DATA:
--------------------------------

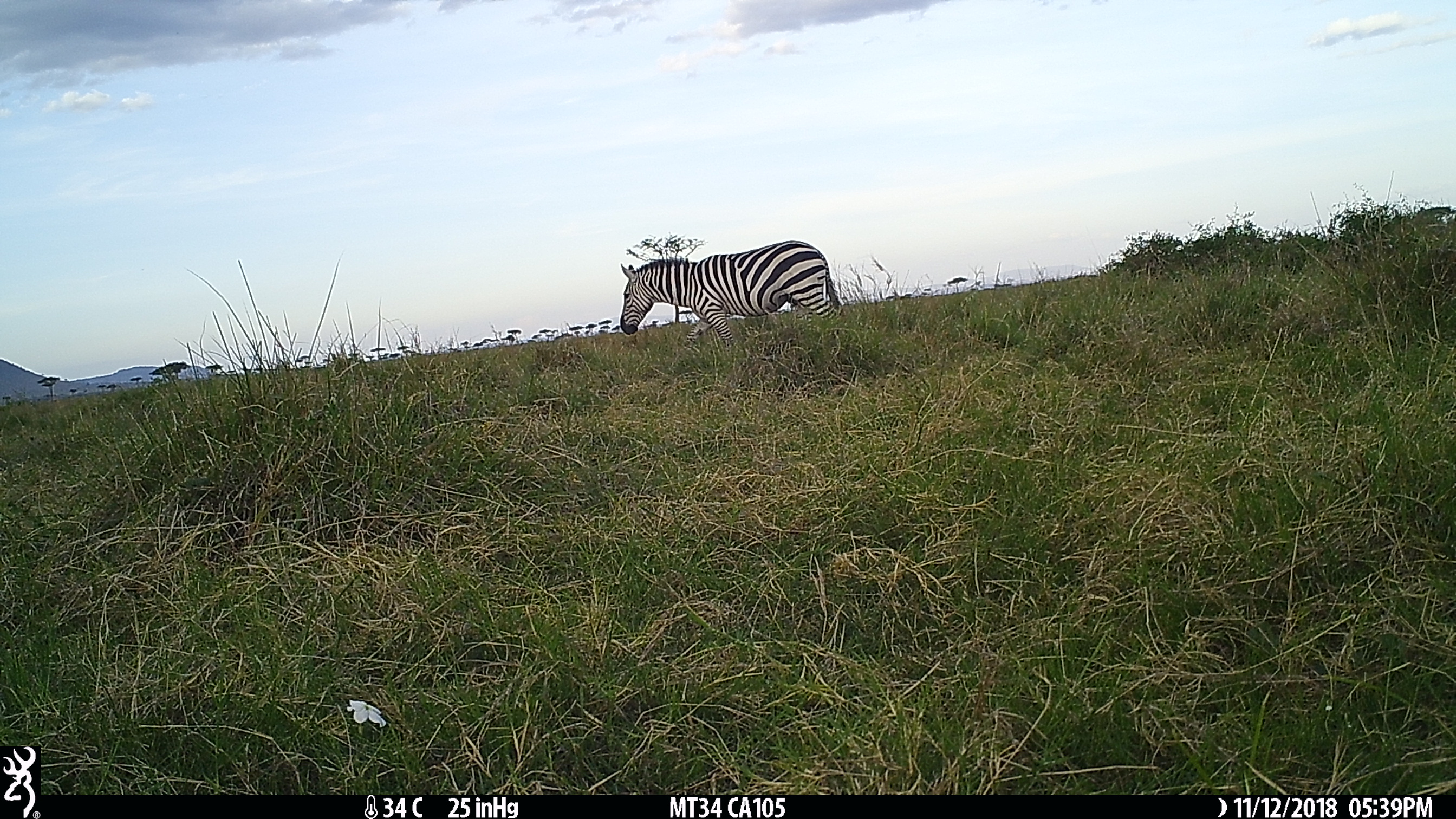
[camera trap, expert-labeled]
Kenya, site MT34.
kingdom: Animalia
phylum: Chordata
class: Mammalia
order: Perissodactyla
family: Equidae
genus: Equus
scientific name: Equus quagga burchellii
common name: burchell's zebra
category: zebra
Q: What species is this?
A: Zebra (burchell's zebra) (Equus quagga burchellii).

--------------------------------

PROBLEM DETAILS: Return the full listing above exactly as written, and omit the pictures.

SOLUTION TO THIS TASK:
[camera trap, expert-labeled]
Kenya, site MT34.
kingdom: Animalia
phylum: Chordata
class: Mammalia
order: Perissodactyla
family: Equidae
genus: Equus
scientific name: Equus quagga burchellii
common name: burchell's zebra
category: zebra
Q: What species is this?
A: Zebra (burchell's zebra) (Equus quagga burchellii).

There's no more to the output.